◆ Direction A:
Pull out each line in the entries below that contains the string "separates". Match its case exactly.

────────────────────────────────────────

After countless google searches, I have yet to see anything that specifically addresses my problems. I have three bridesmaids in my wedding. One has been very supportive and helpful. Another has been difficult, but her heart seems to be in the right place. The third...well, there are no words.
Before I begin, I want to preface that I have not asked my bridesmaids to help me in any aspects of the wedding planning. I haven't treated them like henchwomen, or projected any expectations onto them that I haven't communicated. Although they live in the city where the wedding will take place, and I am from out of town, I haven't asked them to help me with the venue or any of the vendors. They haven't planned my bridal shower or my bachelorette party, so I doubt I will be having one. Furthermore, neither of them attended by engagement party.
I wanted the dresses to be something that the girls could re-ware. I didn't have a specific look in mind,but I wanted the dress to match he wedding colours (pastels). I was interested in a blush colour dress, since I have a blush sash and shoes and the junior bridesmaids are wearing blush. I didn't even care if the bridesmaids wore different dresses in different shades, just as long as they had some continuity to them that was consistent with the wedding. In short, I was open to anything as long as the dress was in pastels (preferably blush), and they were comfortable.
I asked them if they wanted to go anywhere to look for a dress, but they couldn't think of anywhere, so I did my research and made appointments in the city where they lived and traveled out of town so we could go dress shopping together. They couldn't decide on a dress that day, so I traveled back home and let them decide. About a month later, they tell me that they decided on a dress. I tried to send them texts to inquire if they have ordered them, but I didn't hear anything from them.

────────────────────────────────────────

◆ Direction B:
Please extract the part of the post about bridesmaids above, starting with "After countless google" and going on through "by engagement party.".

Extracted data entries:
────────────────────────────────────────

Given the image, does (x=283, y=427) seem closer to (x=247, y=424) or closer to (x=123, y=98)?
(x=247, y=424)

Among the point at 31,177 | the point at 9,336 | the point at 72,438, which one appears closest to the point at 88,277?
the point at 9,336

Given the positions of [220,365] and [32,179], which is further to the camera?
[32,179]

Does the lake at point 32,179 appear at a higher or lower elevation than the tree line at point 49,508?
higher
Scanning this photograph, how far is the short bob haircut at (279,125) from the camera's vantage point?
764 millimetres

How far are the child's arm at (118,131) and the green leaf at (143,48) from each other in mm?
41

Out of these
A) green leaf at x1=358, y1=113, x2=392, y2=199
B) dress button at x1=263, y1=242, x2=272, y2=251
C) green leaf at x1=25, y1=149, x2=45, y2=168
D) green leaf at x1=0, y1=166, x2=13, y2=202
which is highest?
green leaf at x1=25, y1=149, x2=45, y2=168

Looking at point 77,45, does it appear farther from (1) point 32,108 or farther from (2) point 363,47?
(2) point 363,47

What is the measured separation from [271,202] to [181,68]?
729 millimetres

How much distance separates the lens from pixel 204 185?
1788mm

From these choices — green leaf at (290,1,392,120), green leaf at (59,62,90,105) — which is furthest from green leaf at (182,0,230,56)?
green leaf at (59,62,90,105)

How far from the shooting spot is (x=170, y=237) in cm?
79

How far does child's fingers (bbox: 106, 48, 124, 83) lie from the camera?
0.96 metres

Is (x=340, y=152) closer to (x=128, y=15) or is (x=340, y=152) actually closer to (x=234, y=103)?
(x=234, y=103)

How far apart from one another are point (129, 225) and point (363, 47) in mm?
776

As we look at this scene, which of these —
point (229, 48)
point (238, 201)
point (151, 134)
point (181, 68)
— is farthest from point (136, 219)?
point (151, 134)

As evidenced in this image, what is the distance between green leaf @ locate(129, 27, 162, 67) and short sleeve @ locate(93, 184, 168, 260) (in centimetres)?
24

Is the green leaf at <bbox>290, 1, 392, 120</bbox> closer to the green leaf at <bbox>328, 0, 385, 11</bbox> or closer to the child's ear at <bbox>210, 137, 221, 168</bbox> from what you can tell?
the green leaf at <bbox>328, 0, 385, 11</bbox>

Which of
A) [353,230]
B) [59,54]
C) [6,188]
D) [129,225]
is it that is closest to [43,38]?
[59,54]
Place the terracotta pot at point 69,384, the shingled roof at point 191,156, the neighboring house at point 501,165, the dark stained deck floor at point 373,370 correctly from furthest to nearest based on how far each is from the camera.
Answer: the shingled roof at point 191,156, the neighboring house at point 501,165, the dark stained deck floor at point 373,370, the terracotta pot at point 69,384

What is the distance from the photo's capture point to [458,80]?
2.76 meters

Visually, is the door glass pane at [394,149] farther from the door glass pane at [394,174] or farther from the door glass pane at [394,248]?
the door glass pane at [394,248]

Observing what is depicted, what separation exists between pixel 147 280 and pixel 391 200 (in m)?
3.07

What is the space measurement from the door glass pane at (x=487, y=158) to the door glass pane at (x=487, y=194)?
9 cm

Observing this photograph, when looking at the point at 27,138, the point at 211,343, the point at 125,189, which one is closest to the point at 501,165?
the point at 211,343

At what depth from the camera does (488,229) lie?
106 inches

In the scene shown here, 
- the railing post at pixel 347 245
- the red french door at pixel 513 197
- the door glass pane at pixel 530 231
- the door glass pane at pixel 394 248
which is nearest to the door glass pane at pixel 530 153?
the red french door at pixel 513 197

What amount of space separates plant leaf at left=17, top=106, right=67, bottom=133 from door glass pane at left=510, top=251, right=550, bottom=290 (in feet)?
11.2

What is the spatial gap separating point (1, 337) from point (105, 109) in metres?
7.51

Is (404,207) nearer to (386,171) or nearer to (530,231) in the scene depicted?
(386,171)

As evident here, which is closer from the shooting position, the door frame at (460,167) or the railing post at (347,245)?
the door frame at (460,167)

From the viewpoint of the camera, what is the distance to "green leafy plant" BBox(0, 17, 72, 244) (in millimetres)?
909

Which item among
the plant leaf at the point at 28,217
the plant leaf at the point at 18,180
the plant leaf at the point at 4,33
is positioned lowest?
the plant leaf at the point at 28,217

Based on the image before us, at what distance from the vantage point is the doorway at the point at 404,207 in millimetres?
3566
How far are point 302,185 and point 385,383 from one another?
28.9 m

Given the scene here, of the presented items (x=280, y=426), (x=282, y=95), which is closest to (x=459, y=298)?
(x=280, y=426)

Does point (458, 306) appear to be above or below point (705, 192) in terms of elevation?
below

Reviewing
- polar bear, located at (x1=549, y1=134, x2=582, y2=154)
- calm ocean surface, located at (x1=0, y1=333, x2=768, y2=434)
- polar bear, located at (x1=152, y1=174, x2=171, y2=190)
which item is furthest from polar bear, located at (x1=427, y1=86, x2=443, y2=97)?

────────────────────────────────────────

◆ Correct output A:
How much distance separates the lens from pixel 204 185?
What amount of space separates plant leaf at left=17, top=106, right=67, bottom=133 from door glass pane at left=510, top=251, right=550, bottom=290 (in feet)?

◆ Correct output B:
After countless google searches, I have yet to see anything that specifically addresses my problems. I have three bridesmaids in my wedding. One has been very supportive and helpful. Another has been difficult, but her heart seems to be in the right place. The third...well, there are no words.
Before I begin, I want to preface that I have not asked my bridesmaids to help me in any aspects of the wedding planning. I haven't treated them like henchwomen, or projected any expectations onto them that I haven't communicated. Although they live in the city where the wedding will take place, and I am from out of town, I haven't asked them to help me with the venue or any of the vendors. They haven't planned my bridal shower or my bachelorette party, so I doubt I will be having one. Furthermore, neither of them attended by engagement party.